Mapping infrastructure, part 2

Just came across this advertisement from a September 1914 edition of Modern Mechanix [via the Map Room] that shows all of the telephone exchanges that existed in the US at that time. (Aside: in a North American phone number, the “555″ is the exchange: 1-XXX-555-YYYY). Propoganda value asside, it is quite a fascinating map. We see that the highest density of exchanges originated in Pittsburgh and extended out like a large sneeze all across the Midwest (who would have thought?). Ahh, to imagine a time when Florida was just a backwater swamp and California had roughly the same telecommunications density as North Dakota. I bet Detroit was just twitching to become an industrial powerhouse…

Infrastructure visualization

Ben Fry, a data visualization artist and teacher, compiled the above image of the US. As he describes it,

All of the streets in the lower 48 United States: an image of 26 million individual road segments. No other features (such as outlines or geographic features) have been added to this image, however they emerge as roads avoid mountains, and sparse areas convey low population.

While not terribly profound, it is an interesting inversion: geography as an emergent property of infrastructure. Fry mentions elsewhere that one of the reasons he omitted Hawaii and Alaska was because this relationship is not visible.

I rather like looking at a crop of the image, and watching these nameless towns become nodes in a web traced out by roadways, looking almost like bacterial cultures. It is almost like looking up into the sky and seeing all the different stars, some bright, some dim, wondering what those worlds must be like.

Project website with higher resolution close ups

Fry’s commentary and sketch of the technical process involved

Geospatial imaging and human rights

Wired today featured a profile of the American Association for the Advancement of Science’s (AAAS) efforts to bring satellite reconnaissance photography to bear upon human rights violations within closed societies like North Korea and disputed territories like the Gaza Strip.
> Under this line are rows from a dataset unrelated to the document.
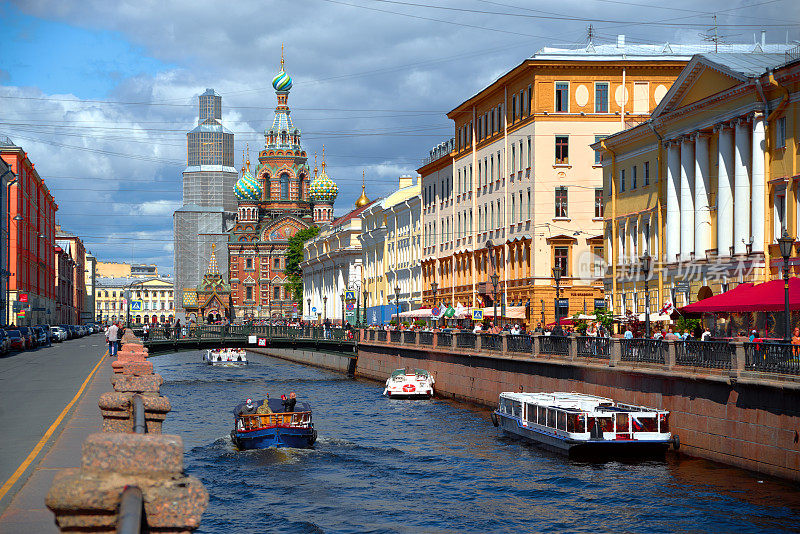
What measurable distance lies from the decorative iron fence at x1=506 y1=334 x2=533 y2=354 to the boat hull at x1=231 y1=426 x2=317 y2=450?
37.9ft

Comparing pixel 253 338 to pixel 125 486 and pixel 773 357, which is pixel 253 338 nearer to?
pixel 773 357

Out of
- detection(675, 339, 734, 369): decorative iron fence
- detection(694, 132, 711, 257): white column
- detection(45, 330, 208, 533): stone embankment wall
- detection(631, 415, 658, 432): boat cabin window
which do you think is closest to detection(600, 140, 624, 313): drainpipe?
detection(694, 132, 711, 257): white column

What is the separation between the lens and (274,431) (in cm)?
3550

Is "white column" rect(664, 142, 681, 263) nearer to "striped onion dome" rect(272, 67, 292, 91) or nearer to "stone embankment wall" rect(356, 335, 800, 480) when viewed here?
"stone embankment wall" rect(356, 335, 800, 480)

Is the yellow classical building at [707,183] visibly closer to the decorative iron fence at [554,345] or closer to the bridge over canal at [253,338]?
the decorative iron fence at [554,345]

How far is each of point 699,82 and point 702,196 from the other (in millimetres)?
4991

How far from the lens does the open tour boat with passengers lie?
98.8 feet

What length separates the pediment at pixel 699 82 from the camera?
143 feet

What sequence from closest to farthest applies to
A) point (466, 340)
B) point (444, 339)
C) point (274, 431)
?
1. point (274, 431)
2. point (466, 340)
3. point (444, 339)

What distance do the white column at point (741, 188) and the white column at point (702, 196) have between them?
344cm

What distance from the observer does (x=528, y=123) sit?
2665 inches

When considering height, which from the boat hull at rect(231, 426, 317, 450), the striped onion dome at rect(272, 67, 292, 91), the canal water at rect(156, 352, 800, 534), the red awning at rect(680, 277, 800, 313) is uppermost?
the striped onion dome at rect(272, 67, 292, 91)

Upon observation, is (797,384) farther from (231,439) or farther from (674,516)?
(231,439)

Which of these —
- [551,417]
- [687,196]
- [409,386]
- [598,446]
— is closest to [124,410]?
[598,446]
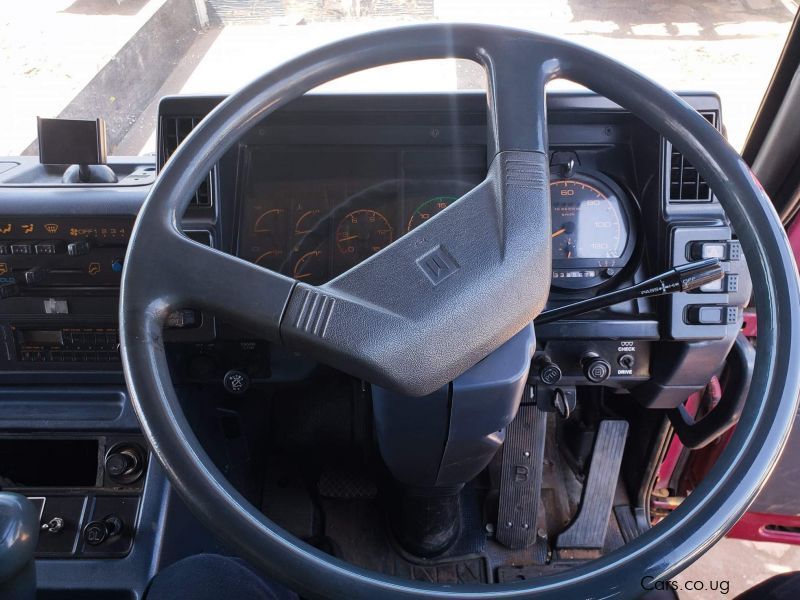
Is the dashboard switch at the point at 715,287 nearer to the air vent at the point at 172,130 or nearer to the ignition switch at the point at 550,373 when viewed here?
the ignition switch at the point at 550,373

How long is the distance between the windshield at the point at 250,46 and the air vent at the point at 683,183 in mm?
151

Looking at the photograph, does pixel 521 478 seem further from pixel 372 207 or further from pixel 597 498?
pixel 372 207

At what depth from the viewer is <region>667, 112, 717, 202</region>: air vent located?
4.44 feet

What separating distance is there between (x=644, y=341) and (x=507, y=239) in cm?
74

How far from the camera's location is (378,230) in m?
1.41

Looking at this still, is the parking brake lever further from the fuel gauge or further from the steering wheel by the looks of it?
the fuel gauge

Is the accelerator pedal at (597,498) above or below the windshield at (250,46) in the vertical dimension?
below

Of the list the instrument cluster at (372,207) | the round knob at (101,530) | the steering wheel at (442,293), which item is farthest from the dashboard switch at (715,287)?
the round knob at (101,530)

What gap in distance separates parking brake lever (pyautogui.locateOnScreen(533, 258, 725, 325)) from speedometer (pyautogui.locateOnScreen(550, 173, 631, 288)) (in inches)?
9.6

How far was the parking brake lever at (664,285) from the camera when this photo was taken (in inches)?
40.3

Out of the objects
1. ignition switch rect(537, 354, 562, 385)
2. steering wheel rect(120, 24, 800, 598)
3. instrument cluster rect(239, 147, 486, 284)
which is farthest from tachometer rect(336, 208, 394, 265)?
steering wheel rect(120, 24, 800, 598)

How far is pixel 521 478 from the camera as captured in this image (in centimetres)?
178

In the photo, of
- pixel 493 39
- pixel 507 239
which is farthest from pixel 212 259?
pixel 493 39

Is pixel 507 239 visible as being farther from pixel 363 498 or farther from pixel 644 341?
pixel 363 498
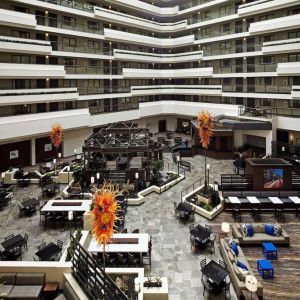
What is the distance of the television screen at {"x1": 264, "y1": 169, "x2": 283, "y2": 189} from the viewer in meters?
23.1

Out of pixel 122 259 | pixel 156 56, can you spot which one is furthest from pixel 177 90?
pixel 122 259

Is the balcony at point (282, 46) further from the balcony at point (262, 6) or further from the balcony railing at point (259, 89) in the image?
the balcony railing at point (259, 89)

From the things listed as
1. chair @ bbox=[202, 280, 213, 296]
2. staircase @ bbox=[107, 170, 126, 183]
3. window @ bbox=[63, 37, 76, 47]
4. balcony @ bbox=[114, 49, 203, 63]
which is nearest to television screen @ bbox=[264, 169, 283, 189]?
staircase @ bbox=[107, 170, 126, 183]

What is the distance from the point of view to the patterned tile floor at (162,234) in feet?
45.1

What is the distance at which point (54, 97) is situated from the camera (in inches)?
1310

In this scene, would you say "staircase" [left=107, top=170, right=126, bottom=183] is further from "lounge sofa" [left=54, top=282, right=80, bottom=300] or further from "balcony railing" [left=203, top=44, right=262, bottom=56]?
"balcony railing" [left=203, top=44, right=262, bottom=56]

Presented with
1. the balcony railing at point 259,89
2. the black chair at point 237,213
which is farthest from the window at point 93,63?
the black chair at point 237,213

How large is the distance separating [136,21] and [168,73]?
950cm

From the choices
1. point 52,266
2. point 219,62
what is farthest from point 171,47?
point 52,266

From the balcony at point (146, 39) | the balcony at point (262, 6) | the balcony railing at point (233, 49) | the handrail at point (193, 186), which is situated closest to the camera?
the handrail at point (193, 186)

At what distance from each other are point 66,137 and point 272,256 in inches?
1078

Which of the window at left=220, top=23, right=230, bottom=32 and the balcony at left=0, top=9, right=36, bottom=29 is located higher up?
the window at left=220, top=23, right=230, bottom=32

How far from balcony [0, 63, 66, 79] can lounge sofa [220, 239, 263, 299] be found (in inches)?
950

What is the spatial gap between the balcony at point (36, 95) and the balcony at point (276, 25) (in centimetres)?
2235
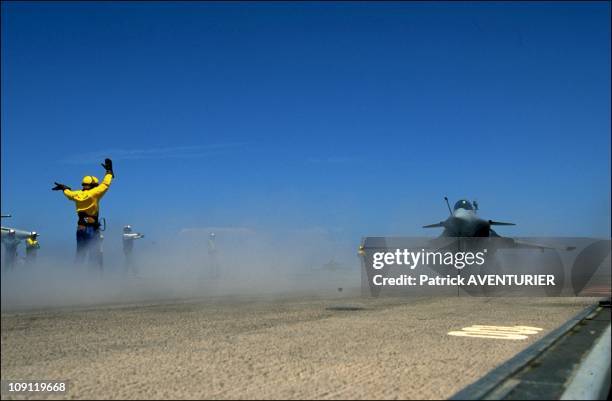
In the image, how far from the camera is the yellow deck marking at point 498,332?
32.4ft

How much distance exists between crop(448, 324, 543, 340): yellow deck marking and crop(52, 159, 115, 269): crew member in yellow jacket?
6768 mm

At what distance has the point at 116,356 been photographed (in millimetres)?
7352

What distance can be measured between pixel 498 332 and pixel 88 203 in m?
7.82

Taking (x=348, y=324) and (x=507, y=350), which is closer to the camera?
(x=507, y=350)

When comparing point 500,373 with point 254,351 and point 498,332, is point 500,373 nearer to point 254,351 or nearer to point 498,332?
point 254,351

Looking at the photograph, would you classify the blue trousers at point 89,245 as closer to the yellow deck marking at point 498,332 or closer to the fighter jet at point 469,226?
the yellow deck marking at point 498,332

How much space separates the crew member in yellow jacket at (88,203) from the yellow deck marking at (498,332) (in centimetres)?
677

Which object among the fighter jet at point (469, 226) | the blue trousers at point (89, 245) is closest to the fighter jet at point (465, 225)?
the fighter jet at point (469, 226)

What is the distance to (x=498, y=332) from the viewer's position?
10.4 m

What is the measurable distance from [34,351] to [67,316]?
167 inches

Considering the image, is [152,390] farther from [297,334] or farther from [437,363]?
[297,334]

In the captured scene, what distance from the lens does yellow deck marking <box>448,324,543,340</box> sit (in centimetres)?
987

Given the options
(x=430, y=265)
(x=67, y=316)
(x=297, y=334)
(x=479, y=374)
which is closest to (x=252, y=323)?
(x=297, y=334)

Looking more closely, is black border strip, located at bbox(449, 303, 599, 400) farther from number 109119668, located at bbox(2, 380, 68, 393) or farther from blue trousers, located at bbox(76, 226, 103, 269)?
blue trousers, located at bbox(76, 226, 103, 269)
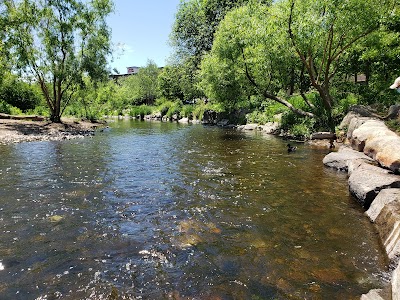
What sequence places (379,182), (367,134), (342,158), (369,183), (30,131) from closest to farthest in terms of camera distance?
A: 1. (379,182)
2. (369,183)
3. (342,158)
4. (367,134)
5. (30,131)

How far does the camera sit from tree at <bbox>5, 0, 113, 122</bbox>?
80.0ft

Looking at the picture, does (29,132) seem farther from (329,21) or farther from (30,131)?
(329,21)

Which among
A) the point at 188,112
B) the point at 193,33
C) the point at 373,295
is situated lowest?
the point at 373,295

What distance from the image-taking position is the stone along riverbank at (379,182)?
5266 mm

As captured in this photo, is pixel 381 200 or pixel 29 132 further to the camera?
pixel 29 132

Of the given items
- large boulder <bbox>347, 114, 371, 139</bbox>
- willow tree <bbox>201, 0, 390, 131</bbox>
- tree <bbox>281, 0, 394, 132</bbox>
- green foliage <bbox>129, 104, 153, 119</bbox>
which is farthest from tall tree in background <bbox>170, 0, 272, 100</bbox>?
large boulder <bbox>347, 114, 371, 139</bbox>

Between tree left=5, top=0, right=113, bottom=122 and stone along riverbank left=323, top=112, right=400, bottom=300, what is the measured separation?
2378 centimetres

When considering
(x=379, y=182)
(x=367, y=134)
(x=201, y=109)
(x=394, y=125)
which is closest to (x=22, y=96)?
(x=201, y=109)

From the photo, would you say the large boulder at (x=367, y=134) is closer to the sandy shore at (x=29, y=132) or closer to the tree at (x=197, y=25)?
the sandy shore at (x=29, y=132)

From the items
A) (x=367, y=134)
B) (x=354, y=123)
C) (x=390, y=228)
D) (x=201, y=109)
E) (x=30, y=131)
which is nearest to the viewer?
(x=390, y=228)

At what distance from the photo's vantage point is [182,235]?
632cm

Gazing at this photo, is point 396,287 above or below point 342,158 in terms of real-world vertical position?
below

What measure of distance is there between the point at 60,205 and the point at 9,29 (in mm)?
22423

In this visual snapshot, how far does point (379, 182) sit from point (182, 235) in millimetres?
5583
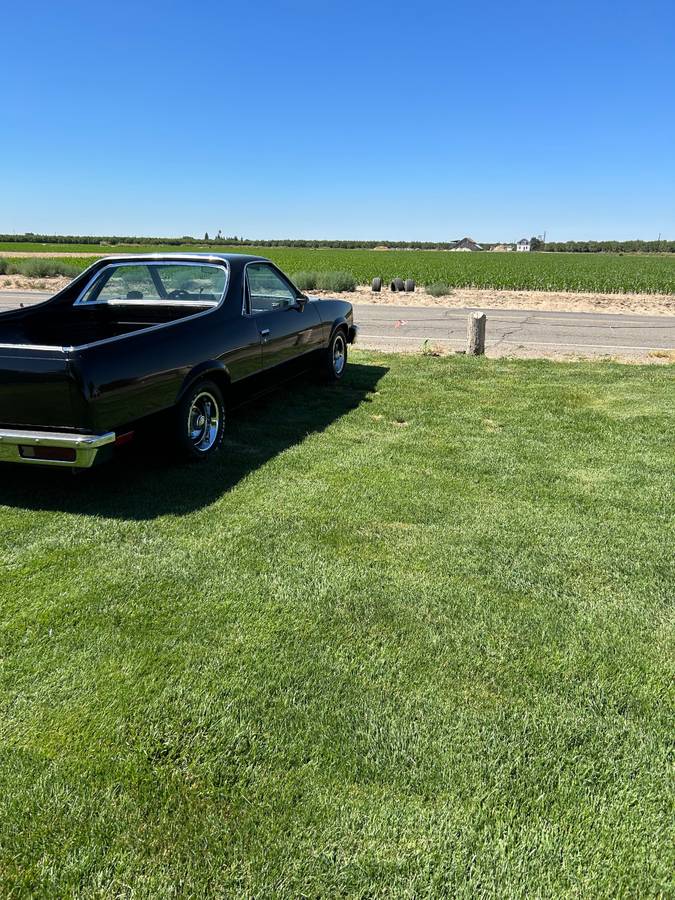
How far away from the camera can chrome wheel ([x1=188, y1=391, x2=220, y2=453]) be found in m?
4.89

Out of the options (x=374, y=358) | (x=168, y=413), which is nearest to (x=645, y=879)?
(x=168, y=413)

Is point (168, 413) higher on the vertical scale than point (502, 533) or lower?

They work with NGO’s and regional groups to help provide and disseminate documentary evidence of acts of violence to the world community.

Visualizing human atrocities from the perspective that these images afford is a quite a complicated thing to do. One can look at an aerial view of Auschwitz, for instance, of prisoners lined up, tracing a curved line, to be processed through the gate. But the whole scene still resolves at such a clinical level. One can illustrate and argue from miles in the air, but can one provide the visceral force of documentation needed to rouse the world’s intervention? After the fact, when the picture has meaning and history behind it, certainly, it can be quite compelling and have an almost a voyeuristic magnetism to it. This was where they would shoot them. This is the creek that the ashes were dumped in. But how do we understand it, how do we relate to the reality in these images?